Kidney Stones

In the United States, the prevalence of stone disease is approximately 10-15%.  Over time, the incidence of stone disease is increasing, possibly related to obesity and dietary factors.  Kidney stones can present myriad of problems for patients, not only severe pain but also renal function deterioration and infectious complications.



A kidney stone that drops into the tube that connects the kidney to the bladder  (called the ureter) can cause excruciating pain related to the back up of urine into the kidney.  If the stone spontaneously passes, the patient will feel relieved.  If it doesn’t, then the patient needs to seek out a urologist to treat the stone.   Most of the time a kidney or ureteral stone is diagnosed by a CT scan.  The scan will show the location and size of the stone.

A ureteral stone is a true emergency when it is associated with a urinary infection, when the bacteria gets trapped behind the stone and the infection builds up in the kidney without a way to drain.  This can lead to sepsis and possible death.  When a patient with a ureteral stone has symptoms such as a high fever, shaking chills, and/or clammy skin, he or she must go to the emergency room.  In the immediate term, the kidney needs to be drained, either by a stent or a tube through the back directly into the kidney to allow the infection to drain.  After several weeks of antibiotics to treat the infection, the stone can then be treated with a variety of methods.
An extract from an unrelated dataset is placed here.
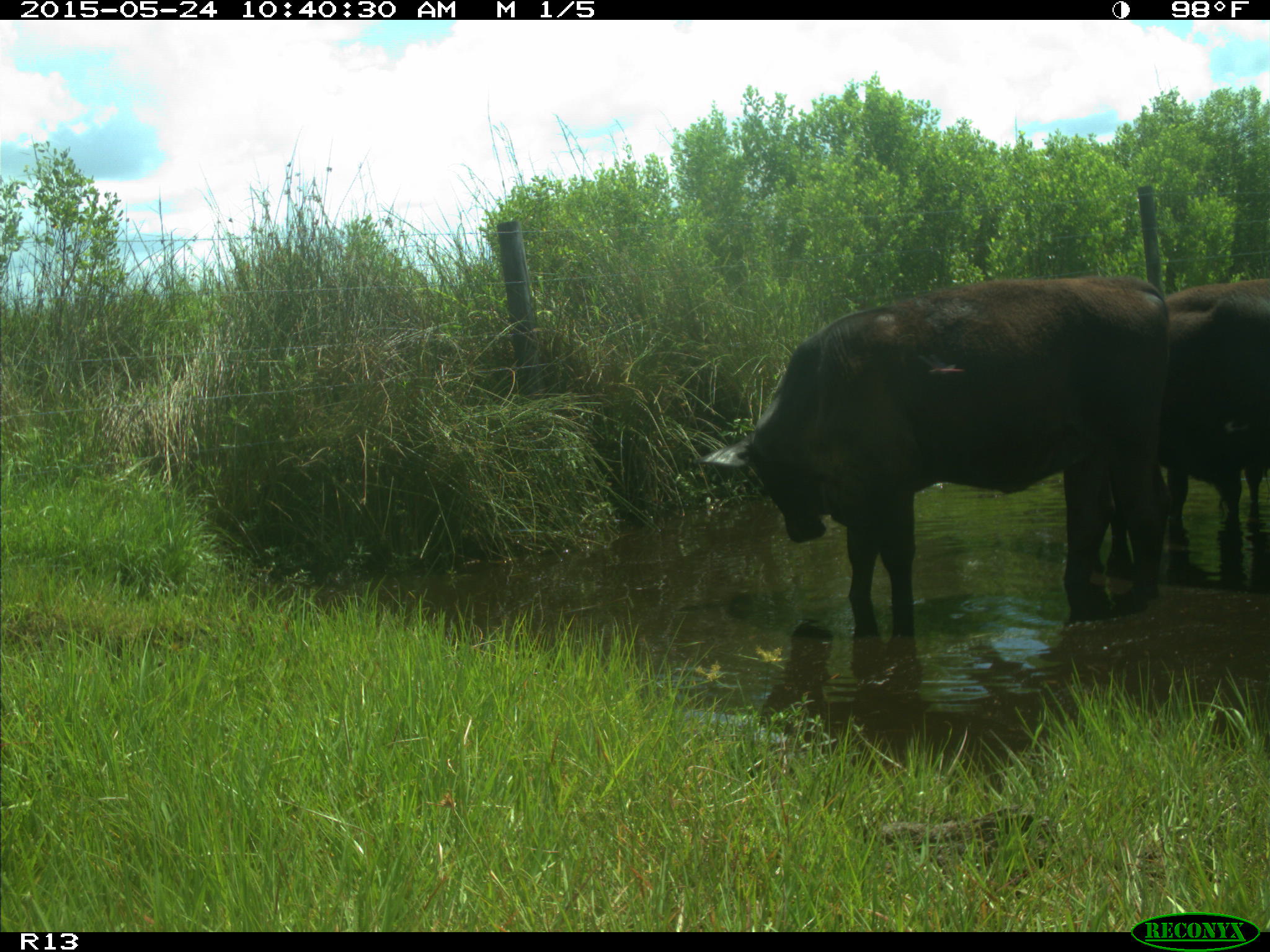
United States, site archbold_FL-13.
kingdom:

For ureteral stones less than 1 cm, a trial of observation and medical expulsive therapy can be initially tried in the absence of infection.  Pain control, hydration, Flomax are used while the patient tries to pass the stone spontaneously.  The smaller the stone, the higher the chance of the stone being able to pass.  However, if the stone does not pass, a urologist has different options for intervention.


Certain kinds of stones like uric acid stones can be dissolved by altering the pH of the urine.  The vast majority of stones are calcium based and do not dissolve by medication and thus need to be treated procedurally.

Extracorporeal Shockwave Lithotripsy (ESWL)

The patient is put to sleep by anesthesia and a machine produces sound waves that go through the body and shatter the stone.  The advantage of this technique is that it is non invasive – it does not require any incisions and most of the time can be done without putting in a stent.  The patient will pass the stone fragments on their own if the treatment is successful in breaking up the stone into small pieces.  The technology is less effective against large stones, stones that are stuck in the ureter, and stones in the lower pole of the kidney.


After the patient is put to sleep by anesthesia, the urologist uses a small fiberoptic scope that can drive all the way up to the kidney under vision.  Under vision, the urologist then uses a laser fiber to shatter the kidney stone into small pieces.  After the procedure, usually a stent is placed to allow the kidney to drain after the procedure.  The patient returns to clinic about a week later to have the stent removed.  Advantages include that the stone can be looked at directly so that complete breakage can be confirmed visually, lower pole stones can be broken and fragments relocated, fragments can be physically removed from the kidney, and multiple stones can be treated more effectively since the scope can visualize the entire kidney system.  Stone-free rates after Ureteroscopy are higher than ESWL for large proximal ureteral stones and all distal ureteral stones.  Disadvantages include more invasive treatment, longer operating room time, increased likelihood of having a stent left in place afterwards (which can lead to patient discomfort).

Percutaneous Nephrolithotomy (PCNL)

For very large stones in the kidney (> 2 cm in size), even breakage of the stone poses difficulties in passing the fragments through the small caliber ureter.   Sometimes these stones can also be associated with infection (struvite stones).  The best way to treat these stones requires accessing the kidney through the patient’s flank through a tube.  This allows the urologist to utilize larger scopes and instruments to break the stone and suction them out of the kidney.  Although more invasive up front, the removal of the fragments reduces the chance of the stone growing back and the need for repeat treatments if less invasive means were attempted in the first place.


Kidney Stone Prevention

Once a stone is treated, the next step is to optimize the patient’s metabolism to prevent kidney stone formation in the future.  Several months after stone treatment, the patient submits a 24 hour urine specimen for analysis.  The goal of this test is to analyze what the stones are made of, but the composition of the urine in a normal steady state on the patient’s current diet.  This will indicate which metabolites and minerals in the patient’s urine predispose to a super saturation level of stone crystallization.  We then discuss in the office what diet modifications or medications that are needed to optimally prevent kidney stone formation in the individual patient.